Directive A. Using the passage on Hartford's schools below, explain in one to three sentences why the district's poverty rate and rate of racial isolation would be higher without its desegregation efforts.

Source.
Hartford, CT, a high-poverty, majority-minority city of over 125,000 residents, is surrounded by several affluent, predominantly white suburbs. While the poverty rate in the city is 34.4 percent, the combined poverty rate of the surrounding counties is only 12.1 percent. Hartford is the fourth poorest city with over 100,000 residents in the country; in contrast, greater Hartford has the nation’s seventh highest median income. Hartford’s median household income ($29,313), percentage of owner occupied homes (23.6 percent), and median home value ($163,600) are each significantly lower than in the surrounding areas; respectively, these county statistics are $65,499, 65.1 percent, and $238,600. The unemployment rate in the city is nearly double the rate in the surrounding counties, at a startling 12.2 percent. Demographically, the city is approximately 15.9 percent white, 38.3 percent black, 43.6 percent Hispanic, with a median age of 30. In contrast, the surrounding areas are much whiter and older, with a white population of nearly 65 percent and a median age of 40.1 About 15 percent of Hartford’s residents have a bachelor’s degree or higher.

Hartford School District serves students from pre-kindergarten through the twelfth grade in sixty-eight schools. In the 2013–2014 academic year, it enrolled 21,820 students, with a per pupil expenditure of $16,735.2 Like the city itself, the school district is majority black and Hispanic—31.3 percent of its students are black; 49.9 percent, Hispanic. Nearly 85 percent of children attending district schools are eligible for free or reduced-price meals, and 16.9 percent of them are English language learners.3 These statistics include the demographic information of the suburban students who attend public school in the city, meaning that both the poverty rate and rate of racial isolation in Hartford Public Schools would be significantly greater save for its efforts in desegregation.

To help remedy the inequities between the city and surrounding counties, Hartford Public Schools operates an interdistrict magnet program that seeks to provide a wider range of educational opportunities to both Hartford and suburban families. Alongside this interdistrict magnet program that attracts suburban students into the city, Hartford’s open choice policy allows city children to attend schools in more than thirty surrounding school districts. This two-way desegregation plan has made Hartford a model for effective school integration in a high-poverty, high-minority district.

Source: "Hartford: Integrating Schools in a Segregated Place", Teach for America.
Source: “Hartford: Integrating Schools in a Segregated Place”, Teach for America.

Records for the task.

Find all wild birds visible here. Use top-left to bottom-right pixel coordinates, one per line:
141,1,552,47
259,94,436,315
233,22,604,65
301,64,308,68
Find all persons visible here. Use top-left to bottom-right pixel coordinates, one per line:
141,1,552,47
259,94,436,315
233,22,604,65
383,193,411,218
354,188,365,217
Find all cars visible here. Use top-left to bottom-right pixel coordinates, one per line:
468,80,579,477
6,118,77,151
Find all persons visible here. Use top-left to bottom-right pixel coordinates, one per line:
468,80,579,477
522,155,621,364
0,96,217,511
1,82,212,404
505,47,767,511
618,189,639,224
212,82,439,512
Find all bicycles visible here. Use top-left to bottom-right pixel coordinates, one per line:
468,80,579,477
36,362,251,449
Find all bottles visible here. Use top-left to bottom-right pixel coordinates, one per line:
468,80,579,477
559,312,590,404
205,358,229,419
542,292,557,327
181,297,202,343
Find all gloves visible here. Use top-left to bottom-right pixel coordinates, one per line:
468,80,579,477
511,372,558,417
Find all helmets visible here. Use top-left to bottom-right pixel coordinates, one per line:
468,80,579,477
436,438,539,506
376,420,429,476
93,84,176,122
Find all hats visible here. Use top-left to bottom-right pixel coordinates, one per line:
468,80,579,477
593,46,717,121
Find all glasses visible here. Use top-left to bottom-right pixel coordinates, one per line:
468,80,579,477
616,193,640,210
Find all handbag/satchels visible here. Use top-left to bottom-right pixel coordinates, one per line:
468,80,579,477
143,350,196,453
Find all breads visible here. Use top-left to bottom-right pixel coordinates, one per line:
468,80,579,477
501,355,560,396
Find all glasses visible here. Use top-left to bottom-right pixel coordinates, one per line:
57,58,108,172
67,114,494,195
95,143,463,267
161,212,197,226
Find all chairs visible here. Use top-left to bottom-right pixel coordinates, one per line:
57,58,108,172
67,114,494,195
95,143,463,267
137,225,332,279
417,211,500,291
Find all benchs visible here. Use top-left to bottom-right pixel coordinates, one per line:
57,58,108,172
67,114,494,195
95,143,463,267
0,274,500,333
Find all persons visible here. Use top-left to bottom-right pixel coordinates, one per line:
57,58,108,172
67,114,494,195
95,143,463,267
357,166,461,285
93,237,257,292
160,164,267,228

Directive B. Write out the stretch of the records from their start through the line containing "6,118,77,151", word for word.

Full response A. The district's statistics include suburban students who attend public school in the city. Without the desegregation efforts that bring those students in, both the poverty rate and the rate of racial isolation in Hartford Public Schools would be significantly greater.

Full response B.
Find all wild birds visible here. Use top-left to bottom-right pixel coordinates, one per line:
141,1,552,47
259,94,436,315
233,22,604,65
301,64,308,68
Find all persons visible here. Use top-left to bottom-right pixel coordinates, one per line:
141,1,552,47
259,94,436,315
233,22,604,65
383,193,411,218
354,188,365,217
Find all cars visible here. Use top-left to bottom-right pixel coordinates, one per line:
468,80,579,477
6,118,77,151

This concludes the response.